= Category of compactly generated weak Hausdorff spaces =

Category used in algebraic topology

In mathematics, the category of compactly generated weak Hausdorff spaces, CGWH, is a category used in algebraic topology as an alternative to the category of topological spaces, Top, as the latter lacks some properties that are common in practice and often convenient to use in proofs. There is also such a category for the CGWH analog of pointed topological spaces, defined by requiring maps to preserve base points.

The articles compactly generated space and weak Hausdorff space define the respective topological properties. For the historical motivation behind these conditions on spaces, see Compactly generated space#Motivation. This article focuses on the properties of the category.

== Properties ==
CGWH has the following properties:
- It is complete and cocomplete.
- The forgetful functor to the sets preserves small limits.
- It contains all the locally compact Hausdorff spaces and all the CW complexes.
- An internal Hom exists for any pairs of spaces X and Y; it is denoted by $\operatorname{Map}(X, Y)$ or $Y^X$ and is called the (free) mapping space from X to Y. Moreover, there is a homeomorphism
  - $\operatorname{Map}(X \times Y, Z) \simeq \operatorname{Map}(X, \operatorname{Map}(Y, Z))$
that is natural in X, Y, and Z. In short, the category is Cartesian closed in an enriched sense.
- A finite product of CW complexes is a CW complex.
- If $(X, *)$ and $(Y, \circ)$ are pointed spaces, then the smash product of them exists.

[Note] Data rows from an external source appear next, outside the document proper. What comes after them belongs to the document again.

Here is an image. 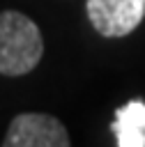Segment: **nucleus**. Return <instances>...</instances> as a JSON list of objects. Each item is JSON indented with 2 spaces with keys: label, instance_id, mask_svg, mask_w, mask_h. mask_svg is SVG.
I'll list each match as a JSON object with an SVG mask.
<instances>
[{
  "label": "nucleus",
  "instance_id": "7ed1b4c3",
  "mask_svg": "<svg viewBox=\"0 0 145 147\" xmlns=\"http://www.w3.org/2000/svg\"><path fill=\"white\" fill-rule=\"evenodd\" d=\"M85 9L101 37H124L145 18V0H87Z\"/></svg>",
  "mask_w": 145,
  "mask_h": 147
},
{
  "label": "nucleus",
  "instance_id": "f257e3e1",
  "mask_svg": "<svg viewBox=\"0 0 145 147\" xmlns=\"http://www.w3.org/2000/svg\"><path fill=\"white\" fill-rule=\"evenodd\" d=\"M44 55V39L32 18L21 11L0 14V74L23 76L32 71Z\"/></svg>",
  "mask_w": 145,
  "mask_h": 147
},
{
  "label": "nucleus",
  "instance_id": "20e7f679",
  "mask_svg": "<svg viewBox=\"0 0 145 147\" xmlns=\"http://www.w3.org/2000/svg\"><path fill=\"white\" fill-rule=\"evenodd\" d=\"M113 131L120 147H145V103L129 101L117 110Z\"/></svg>",
  "mask_w": 145,
  "mask_h": 147
},
{
  "label": "nucleus",
  "instance_id": "f03ea898",
  "mask_svg": "<svg viewBox=\"0 0 145 147\" xmlns=\"http://www.w3.org/2000/svg\"><path fill=\"white\" fill-rule=\"evenodd\" d=\"M5 147H67L69 133L58 117L46 113H21L12 119Z\"/></svg>",
  "mask_w": 145,
  "mask_h": 147
}]
</instances>
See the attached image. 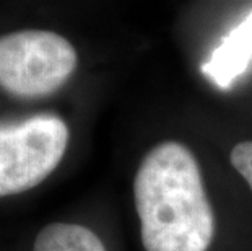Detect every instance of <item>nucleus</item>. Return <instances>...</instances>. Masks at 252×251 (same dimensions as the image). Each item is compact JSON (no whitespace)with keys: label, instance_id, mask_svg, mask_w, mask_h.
<instances>
[{"label":"nucleus","instance_id":"nucleus-6","mask_svg":"<svg viewBox=\"0 0 252 251\" xmlns=\"http://www.w3.org/2000/svg\"><path fill=\"white\" fill-rule=\"evenodd\" d=\"M229 162L234 167L252 191V141H243L236 143L229 153Z\"/></svg>","mask_w":252,"mask_h":251},{"label":"nucleus","instance_id":"nucleus-2","mask_svg":"<svg viewBox=\"0 0 252 251\" xmlns=\"http://www.w3.org/2000/svg\"><path fill=\"white\" fill-rule=\"evenodd\" d=\"M78 56L63 36L23 30L0 36V88L18 98L57 92L77 69Z\"/></svg>","mask_w":252,"mask_h":251},{"label":"nucleus","instance_id":"nucleus-5","mask_svg":"<svg viewBox=\"0 0 252 251\" xmlns=\"http://www.w3.org/2000/svg\"><path fill=\"white\" fill-rule=\"evenodd\" d=\"M33 251H106V247L88 227L54 222L36 235Z\"/></svg>","mask_w":252,"mask_h":251},{"label":"nucleus","instance_id":"nucleus-4","mask_svg":"<svg viewBox=\"0 0 252 251\" xmlns=\"http://www.w3.org/2000/svg\"><path fill=\"white\" fill-rule=\"evenodd\" d=\"M252 59V10L221 41L210 59L202 66V73L217 87L226 90L249 67Z\"/></svg>","mask_w":252,"mask_h":251},{"label":"nucleus","instance_id":"nucleus-3","mask_svg":"<svg viewBox=\"0 0 252 251\" xmlns=\"http://www.w3.org/2000/svg\"><path fill=\"white\" fill-rule=\"evenodd\" d=\"M67 145L68 127L54 114L0 124V197L41 184L59 167Z\"/></svg>","mask_w":252,"mask_h":251},{"label":"nucleus","instance_id":"nucleus-1","mask_svg":"<svg viewBox=\"0 0 252 251\" xmlns=\"http://www.w3.org/2000/svg\"><path fill=\"white\" fill-rule=\"evenodd\" d=\"M133 199L145 251H207L215 238V214L202 172L189 147L164 141L145 153Z\"/></svg>","mask_w":252,"mask_h":251}]
</instances>
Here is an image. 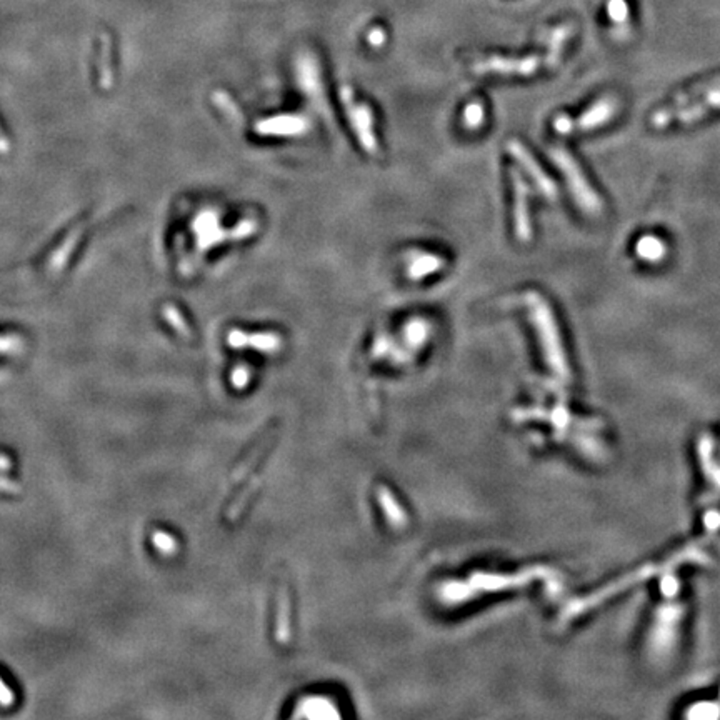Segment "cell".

The (based) mapping space $\operatorname{Map}( (X, *), (Y, \circ))$ from $(X, *)$ to $(Y, \circ)$ consists of all base-point-preserving maps from $(X, *)$ to $(Y, \circ)$ and is a closed subspace of the mapping space between the underlying spaces without base points. It is a based space with the base point the unique constant map. Moreover, for based spaces $(X, *)$, $(Y, \circ)$, and $(Z, \star)$, there is a homeomorphism
  - $\operatorname{Map}((X, *) \wedge (Y, \circ), (Z, \star)) \simeq \operatorname{Map}((X, *), \operatorname{Map}((Y, \circ), (Z, \star)))$
that is natural in $(X, *)$, $(Y, \circ)$, and $(Z, \star)$.